▸ **Page**
Then I have set permissions to

chmod -R 764 /home/myweb

The idea being all can view, apache can read,write and execute and mygroup can read and write.

But now when I try and use ssh2 in php to create a folder in /home/myweb it doesn't work because of permissions.

The user ssh2 connects with is part of mygroup as is apache.

As far as I can tell I have the right settings.

closed as off-topic by user9517, HBruijn, Ward, MadHatter, Cristian Ciupitu Nov 9 '14 at 5:10

This question appears to be off-topic. The users who voted to close gave this specific reason:

  • "Questions must demonstrate a minimal understanding of the problem being solved. Try including attempted solutions, why they didn't work, and the expected results. See How can I ask better questions on Server Fault? for further guidance." – user9517, HBruijn, Ward, MadHatter, Cristian Ciupitu
If this question can be reworded to fit the rules in the help center, please edit the question.

1

The x permission on a directory determines whether you're able to traverse into it, which is required to write files. If you want mygroup to have write permissions, it needs execute permissions as well. Additionally, a value of 4 will allow other users to see which files are in the directory, but unable to read the files, nor even see what the sizes are. You want 775 for the directories to accomplish what you've described.

Dataset items:
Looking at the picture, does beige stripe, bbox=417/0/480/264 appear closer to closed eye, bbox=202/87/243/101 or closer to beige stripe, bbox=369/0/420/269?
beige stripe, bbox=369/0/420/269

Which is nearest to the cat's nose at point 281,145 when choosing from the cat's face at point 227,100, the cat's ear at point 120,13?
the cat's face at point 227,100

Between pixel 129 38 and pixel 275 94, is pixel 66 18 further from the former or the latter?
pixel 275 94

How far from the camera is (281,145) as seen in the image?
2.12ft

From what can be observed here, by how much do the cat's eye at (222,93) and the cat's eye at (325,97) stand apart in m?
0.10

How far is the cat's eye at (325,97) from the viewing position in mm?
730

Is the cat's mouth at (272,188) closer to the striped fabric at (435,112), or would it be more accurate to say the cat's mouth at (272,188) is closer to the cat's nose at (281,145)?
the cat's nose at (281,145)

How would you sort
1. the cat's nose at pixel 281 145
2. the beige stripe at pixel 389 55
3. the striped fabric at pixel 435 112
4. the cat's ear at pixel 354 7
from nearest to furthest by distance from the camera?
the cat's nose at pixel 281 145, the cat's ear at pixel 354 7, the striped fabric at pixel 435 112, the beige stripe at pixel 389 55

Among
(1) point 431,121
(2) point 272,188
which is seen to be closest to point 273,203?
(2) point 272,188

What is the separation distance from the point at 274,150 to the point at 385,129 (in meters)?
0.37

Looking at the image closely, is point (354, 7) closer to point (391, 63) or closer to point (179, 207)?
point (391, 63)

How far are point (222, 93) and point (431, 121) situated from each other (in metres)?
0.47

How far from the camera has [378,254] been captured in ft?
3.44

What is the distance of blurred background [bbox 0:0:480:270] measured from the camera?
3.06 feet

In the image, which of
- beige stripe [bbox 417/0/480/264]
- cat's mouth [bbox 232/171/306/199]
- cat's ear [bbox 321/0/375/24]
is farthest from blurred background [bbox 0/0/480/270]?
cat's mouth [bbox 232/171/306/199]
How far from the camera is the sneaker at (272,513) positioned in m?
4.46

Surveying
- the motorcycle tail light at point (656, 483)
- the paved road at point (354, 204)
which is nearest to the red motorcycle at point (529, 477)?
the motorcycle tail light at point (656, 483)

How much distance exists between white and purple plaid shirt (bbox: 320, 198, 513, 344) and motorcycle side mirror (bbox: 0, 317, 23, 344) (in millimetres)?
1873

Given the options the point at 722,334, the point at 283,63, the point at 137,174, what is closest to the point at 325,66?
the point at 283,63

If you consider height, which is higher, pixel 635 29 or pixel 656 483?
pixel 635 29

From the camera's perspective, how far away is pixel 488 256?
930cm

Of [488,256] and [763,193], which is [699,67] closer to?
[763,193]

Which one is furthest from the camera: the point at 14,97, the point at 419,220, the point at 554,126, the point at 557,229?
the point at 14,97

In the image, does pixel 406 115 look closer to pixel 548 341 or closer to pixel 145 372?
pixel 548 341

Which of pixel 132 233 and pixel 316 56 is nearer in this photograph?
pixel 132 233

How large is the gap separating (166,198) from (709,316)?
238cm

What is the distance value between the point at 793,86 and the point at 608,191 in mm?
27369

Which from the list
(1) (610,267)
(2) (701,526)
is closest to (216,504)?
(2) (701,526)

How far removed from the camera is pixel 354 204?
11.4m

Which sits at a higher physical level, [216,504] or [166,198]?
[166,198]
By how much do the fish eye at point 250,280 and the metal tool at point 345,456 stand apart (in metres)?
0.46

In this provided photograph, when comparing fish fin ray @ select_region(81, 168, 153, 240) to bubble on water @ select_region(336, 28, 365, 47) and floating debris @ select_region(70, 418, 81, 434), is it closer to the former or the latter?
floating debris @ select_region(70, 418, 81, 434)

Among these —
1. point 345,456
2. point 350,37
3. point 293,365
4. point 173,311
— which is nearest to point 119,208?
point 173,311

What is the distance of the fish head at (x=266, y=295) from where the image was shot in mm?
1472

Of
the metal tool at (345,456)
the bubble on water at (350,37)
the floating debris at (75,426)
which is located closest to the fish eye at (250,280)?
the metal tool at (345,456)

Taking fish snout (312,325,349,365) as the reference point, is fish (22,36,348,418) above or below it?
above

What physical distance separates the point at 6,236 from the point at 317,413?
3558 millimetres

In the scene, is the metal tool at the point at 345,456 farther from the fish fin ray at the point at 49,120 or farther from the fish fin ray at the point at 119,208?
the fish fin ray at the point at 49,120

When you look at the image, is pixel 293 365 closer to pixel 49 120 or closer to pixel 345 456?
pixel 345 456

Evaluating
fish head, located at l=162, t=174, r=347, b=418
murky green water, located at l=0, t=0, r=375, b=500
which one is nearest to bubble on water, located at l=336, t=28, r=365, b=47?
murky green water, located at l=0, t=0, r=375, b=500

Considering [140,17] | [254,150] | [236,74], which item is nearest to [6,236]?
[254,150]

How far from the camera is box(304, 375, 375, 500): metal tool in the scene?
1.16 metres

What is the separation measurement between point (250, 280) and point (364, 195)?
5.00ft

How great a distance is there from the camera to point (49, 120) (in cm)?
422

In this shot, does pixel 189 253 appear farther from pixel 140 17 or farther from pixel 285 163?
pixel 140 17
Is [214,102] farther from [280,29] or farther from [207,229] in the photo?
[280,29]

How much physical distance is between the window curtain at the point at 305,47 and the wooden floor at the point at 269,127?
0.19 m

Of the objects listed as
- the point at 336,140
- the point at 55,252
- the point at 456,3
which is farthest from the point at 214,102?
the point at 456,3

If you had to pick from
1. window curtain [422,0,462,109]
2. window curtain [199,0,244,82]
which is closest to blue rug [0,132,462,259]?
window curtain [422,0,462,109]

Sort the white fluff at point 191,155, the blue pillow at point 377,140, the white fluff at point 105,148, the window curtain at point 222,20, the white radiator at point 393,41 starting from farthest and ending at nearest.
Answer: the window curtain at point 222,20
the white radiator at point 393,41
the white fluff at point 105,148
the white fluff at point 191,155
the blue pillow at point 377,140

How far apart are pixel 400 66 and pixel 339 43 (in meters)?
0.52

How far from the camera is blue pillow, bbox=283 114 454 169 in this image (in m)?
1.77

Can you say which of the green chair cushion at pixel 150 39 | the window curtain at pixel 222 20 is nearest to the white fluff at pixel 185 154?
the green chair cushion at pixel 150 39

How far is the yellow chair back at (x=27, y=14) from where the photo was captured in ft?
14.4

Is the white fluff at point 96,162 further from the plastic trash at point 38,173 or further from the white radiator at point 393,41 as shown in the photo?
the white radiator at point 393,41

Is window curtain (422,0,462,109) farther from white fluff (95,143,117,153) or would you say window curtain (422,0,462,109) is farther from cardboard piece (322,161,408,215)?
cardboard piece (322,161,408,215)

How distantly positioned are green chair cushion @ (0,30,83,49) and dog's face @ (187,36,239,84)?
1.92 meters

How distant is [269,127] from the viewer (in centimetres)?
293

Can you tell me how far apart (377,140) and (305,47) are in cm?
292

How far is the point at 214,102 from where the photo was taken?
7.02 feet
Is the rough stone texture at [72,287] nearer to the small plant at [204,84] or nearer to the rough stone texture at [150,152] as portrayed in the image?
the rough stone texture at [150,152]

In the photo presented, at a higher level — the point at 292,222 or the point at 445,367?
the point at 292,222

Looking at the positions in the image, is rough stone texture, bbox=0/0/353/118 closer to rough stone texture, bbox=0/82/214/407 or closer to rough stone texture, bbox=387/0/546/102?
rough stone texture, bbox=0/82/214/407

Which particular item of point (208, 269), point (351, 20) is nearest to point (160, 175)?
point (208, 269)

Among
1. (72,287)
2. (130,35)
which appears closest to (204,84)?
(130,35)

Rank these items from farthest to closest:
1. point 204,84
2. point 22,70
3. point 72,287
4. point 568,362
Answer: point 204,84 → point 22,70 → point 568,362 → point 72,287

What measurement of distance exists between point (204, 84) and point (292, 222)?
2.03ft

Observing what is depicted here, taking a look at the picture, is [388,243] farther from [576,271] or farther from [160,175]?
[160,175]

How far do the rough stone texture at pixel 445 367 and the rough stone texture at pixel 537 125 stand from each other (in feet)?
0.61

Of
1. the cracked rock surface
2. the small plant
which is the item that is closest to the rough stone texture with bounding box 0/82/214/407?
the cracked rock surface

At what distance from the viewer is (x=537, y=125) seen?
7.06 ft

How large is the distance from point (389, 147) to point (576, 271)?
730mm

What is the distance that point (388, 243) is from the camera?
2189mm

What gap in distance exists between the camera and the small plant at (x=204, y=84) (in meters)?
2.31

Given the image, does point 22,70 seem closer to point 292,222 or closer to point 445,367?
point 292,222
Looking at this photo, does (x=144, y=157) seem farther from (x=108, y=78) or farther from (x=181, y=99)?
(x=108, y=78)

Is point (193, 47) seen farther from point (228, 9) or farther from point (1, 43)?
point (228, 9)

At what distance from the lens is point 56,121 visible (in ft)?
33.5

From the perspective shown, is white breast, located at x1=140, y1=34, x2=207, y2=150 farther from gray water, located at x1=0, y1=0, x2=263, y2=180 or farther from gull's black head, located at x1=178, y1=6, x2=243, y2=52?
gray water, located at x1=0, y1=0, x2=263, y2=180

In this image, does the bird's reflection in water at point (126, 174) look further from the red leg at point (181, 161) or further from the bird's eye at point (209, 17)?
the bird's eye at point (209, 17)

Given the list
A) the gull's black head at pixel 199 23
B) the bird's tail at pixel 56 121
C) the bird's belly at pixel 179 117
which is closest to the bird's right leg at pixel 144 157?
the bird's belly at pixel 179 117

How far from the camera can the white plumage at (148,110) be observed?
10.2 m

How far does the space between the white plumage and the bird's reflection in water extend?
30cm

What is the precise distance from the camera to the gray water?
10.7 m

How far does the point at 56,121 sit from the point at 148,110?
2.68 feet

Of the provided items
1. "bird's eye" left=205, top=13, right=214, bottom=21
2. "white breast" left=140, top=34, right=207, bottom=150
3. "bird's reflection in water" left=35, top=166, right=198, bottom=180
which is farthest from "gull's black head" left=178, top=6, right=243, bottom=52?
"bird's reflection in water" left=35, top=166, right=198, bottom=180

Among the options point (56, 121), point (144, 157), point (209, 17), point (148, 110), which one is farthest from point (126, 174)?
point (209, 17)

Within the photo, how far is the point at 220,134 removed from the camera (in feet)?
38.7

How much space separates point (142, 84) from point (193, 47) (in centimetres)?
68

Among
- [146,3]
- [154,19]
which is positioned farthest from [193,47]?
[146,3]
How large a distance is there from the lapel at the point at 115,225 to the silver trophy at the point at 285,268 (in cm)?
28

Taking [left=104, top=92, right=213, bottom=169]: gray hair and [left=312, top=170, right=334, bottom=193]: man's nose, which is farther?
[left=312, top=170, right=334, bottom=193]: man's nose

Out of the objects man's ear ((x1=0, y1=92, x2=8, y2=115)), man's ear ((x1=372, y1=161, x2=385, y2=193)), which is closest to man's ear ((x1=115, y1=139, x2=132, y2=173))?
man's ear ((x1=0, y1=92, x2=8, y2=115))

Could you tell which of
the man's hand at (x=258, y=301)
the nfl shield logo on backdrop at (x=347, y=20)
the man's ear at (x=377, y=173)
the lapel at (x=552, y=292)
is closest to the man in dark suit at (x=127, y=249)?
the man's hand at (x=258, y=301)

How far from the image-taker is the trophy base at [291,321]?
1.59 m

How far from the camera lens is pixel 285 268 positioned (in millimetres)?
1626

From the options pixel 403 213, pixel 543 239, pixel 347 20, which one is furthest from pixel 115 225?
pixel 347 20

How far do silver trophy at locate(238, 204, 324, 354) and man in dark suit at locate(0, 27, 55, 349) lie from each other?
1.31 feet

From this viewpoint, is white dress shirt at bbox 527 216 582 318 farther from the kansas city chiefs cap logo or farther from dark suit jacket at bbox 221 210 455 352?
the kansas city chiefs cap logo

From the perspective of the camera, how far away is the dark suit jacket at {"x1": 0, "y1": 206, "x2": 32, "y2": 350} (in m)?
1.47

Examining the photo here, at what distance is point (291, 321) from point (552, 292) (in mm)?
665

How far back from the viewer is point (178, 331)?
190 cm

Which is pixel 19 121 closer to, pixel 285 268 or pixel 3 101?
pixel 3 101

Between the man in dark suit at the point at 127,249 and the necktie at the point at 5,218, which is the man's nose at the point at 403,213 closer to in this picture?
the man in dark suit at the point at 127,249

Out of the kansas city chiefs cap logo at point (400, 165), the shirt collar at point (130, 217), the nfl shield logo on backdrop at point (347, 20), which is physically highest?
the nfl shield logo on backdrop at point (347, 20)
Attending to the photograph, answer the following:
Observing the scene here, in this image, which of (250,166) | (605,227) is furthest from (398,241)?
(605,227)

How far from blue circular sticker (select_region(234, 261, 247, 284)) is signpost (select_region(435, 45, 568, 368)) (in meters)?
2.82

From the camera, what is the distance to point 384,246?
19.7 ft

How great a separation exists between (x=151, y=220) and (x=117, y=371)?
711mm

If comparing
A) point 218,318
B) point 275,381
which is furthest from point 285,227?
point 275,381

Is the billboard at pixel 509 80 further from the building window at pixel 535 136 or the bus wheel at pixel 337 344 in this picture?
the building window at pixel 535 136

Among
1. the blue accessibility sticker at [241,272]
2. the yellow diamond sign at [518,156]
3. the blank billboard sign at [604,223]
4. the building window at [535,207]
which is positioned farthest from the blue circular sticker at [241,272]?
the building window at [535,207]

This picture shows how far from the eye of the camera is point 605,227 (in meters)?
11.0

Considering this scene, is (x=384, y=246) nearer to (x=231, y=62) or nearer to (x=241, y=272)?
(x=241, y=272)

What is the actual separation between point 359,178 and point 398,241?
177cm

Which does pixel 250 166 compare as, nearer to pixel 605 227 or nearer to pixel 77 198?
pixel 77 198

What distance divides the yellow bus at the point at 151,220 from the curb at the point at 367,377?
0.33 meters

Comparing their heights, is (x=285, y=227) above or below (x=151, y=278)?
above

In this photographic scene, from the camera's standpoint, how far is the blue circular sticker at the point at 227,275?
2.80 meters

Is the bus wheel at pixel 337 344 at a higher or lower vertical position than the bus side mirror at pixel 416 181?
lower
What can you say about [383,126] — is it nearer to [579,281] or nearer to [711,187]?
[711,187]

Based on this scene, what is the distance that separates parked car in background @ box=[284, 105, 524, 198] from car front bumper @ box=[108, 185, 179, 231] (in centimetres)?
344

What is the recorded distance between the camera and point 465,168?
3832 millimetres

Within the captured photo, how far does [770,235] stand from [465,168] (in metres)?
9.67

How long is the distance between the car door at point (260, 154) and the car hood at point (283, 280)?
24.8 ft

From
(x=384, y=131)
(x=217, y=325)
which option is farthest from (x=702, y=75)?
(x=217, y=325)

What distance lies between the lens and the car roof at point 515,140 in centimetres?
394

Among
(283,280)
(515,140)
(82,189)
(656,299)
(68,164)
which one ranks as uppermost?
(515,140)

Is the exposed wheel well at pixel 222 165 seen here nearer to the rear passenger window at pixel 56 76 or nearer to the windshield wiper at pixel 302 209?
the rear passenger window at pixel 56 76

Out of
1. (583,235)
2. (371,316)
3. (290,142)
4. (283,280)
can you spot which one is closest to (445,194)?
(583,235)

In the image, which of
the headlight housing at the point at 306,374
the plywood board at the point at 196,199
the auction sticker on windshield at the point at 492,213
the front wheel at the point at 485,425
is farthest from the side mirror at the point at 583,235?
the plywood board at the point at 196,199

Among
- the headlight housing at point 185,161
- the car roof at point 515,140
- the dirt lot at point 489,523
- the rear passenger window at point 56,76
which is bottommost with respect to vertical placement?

▸ **Exercise set**
1 > Translate this sentence from the post on directory permissions into French: "If you want mygroup to have write permissions, it needs execute permissions as well."
2 > Find each line in the entries that contains the word "level" and copy those lines.

▸ **Final answers**
1 > Si vous voulez que mygroup ait des droits d'écriture, il lui faut aussi des droits d'exécution.

2 >
Which sits at a higher physical level, [216,504] or [166,198]?
In the photo presented, at a higher level — the point at 292,222 or the point at 445,367?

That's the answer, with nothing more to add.